[Task to complete]: Transcribe the tail of the listing: start at the line containing "How distant from" and stop after the last line, keeping every character as is and adding nothing.

[Data shown]:

---------------

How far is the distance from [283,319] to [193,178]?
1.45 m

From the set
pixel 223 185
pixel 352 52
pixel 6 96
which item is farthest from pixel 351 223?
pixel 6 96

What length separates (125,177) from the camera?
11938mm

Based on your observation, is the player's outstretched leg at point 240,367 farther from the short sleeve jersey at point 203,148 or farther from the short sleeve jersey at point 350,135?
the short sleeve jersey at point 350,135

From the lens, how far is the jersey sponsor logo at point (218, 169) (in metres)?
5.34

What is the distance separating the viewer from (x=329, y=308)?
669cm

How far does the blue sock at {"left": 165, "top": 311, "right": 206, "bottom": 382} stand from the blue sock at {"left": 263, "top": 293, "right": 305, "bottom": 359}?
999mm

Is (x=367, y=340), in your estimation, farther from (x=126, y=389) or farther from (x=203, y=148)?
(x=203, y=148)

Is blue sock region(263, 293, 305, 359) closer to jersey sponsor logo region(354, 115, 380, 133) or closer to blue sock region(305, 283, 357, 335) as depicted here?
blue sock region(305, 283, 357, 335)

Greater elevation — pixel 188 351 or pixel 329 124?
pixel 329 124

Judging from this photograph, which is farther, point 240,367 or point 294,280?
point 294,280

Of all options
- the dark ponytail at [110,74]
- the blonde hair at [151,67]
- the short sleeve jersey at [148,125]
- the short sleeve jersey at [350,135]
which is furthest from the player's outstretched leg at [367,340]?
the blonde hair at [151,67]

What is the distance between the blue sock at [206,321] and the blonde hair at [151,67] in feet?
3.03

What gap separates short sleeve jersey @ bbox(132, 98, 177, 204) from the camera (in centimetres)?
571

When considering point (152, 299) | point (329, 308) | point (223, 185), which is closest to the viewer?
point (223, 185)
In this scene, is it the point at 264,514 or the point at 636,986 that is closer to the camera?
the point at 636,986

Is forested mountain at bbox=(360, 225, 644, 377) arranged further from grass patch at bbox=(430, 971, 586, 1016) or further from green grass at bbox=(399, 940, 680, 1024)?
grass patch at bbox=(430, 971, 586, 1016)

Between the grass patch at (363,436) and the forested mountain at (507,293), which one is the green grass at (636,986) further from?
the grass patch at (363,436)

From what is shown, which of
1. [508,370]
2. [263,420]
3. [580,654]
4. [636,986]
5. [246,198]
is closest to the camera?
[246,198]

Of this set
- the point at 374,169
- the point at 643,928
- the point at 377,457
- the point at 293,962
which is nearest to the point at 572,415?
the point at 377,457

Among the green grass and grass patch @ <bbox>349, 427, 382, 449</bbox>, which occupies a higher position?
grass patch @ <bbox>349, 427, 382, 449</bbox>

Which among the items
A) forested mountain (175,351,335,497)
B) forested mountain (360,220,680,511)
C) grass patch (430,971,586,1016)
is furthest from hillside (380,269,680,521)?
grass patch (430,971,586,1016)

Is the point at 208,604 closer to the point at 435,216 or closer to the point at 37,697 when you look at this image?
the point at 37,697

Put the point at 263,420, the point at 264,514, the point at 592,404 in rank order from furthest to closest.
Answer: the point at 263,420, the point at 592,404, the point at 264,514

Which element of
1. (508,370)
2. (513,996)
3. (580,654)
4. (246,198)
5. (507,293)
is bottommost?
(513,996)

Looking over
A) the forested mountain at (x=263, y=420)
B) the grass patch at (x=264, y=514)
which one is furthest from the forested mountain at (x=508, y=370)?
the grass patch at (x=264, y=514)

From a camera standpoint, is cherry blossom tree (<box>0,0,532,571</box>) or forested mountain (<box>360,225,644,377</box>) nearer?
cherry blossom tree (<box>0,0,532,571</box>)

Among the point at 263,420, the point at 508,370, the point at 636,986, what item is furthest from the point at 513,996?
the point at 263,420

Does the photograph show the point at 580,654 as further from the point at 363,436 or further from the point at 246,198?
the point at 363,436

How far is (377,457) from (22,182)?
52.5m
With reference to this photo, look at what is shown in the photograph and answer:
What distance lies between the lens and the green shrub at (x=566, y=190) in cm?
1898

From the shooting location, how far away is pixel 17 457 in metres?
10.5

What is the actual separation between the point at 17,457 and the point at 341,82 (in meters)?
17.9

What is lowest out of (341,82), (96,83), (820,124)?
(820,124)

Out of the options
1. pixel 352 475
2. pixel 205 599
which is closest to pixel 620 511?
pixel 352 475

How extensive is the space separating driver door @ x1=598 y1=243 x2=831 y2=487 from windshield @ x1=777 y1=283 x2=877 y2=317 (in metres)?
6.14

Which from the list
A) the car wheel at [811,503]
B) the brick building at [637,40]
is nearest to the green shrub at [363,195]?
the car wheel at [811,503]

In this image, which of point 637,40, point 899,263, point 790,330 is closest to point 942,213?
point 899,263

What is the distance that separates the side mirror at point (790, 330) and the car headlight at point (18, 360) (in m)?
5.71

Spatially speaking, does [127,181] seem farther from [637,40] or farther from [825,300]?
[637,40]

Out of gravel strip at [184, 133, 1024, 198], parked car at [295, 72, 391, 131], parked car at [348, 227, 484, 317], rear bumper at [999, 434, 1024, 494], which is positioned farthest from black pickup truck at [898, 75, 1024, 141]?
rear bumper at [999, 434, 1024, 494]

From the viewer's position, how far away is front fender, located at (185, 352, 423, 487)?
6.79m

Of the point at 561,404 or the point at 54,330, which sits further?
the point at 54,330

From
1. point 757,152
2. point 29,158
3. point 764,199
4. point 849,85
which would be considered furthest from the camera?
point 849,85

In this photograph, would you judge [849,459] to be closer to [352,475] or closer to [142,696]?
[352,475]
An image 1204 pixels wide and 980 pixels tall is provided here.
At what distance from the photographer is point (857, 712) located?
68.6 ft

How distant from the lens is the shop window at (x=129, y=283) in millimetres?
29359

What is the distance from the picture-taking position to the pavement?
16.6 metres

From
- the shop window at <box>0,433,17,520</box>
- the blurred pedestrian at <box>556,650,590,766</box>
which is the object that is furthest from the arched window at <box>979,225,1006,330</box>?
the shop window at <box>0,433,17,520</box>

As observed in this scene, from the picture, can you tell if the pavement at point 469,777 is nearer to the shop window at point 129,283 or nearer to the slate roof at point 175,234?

---------------

[Output of the exercise]:
How distant from the lens is the shop window at (x=129, y=283) in millimetres?
29359

What is the distance from the picture-taking position to the pavement?
16.6 metres

From
- the shop window at <box>0,433,17,520</box>
- the blurred pedestrian at <box>556,650,590,766</box>
which is the object that is furthest from the arched window at <box>979,225,1006,330</box>?
the shop window at <box>0,433,17,520</box>

As observed in this scene, from the picture, can you tell if the pavement at point 469,777 is nearer to the shop window at point 129,283 or nearer to the slate roof at point 175,234?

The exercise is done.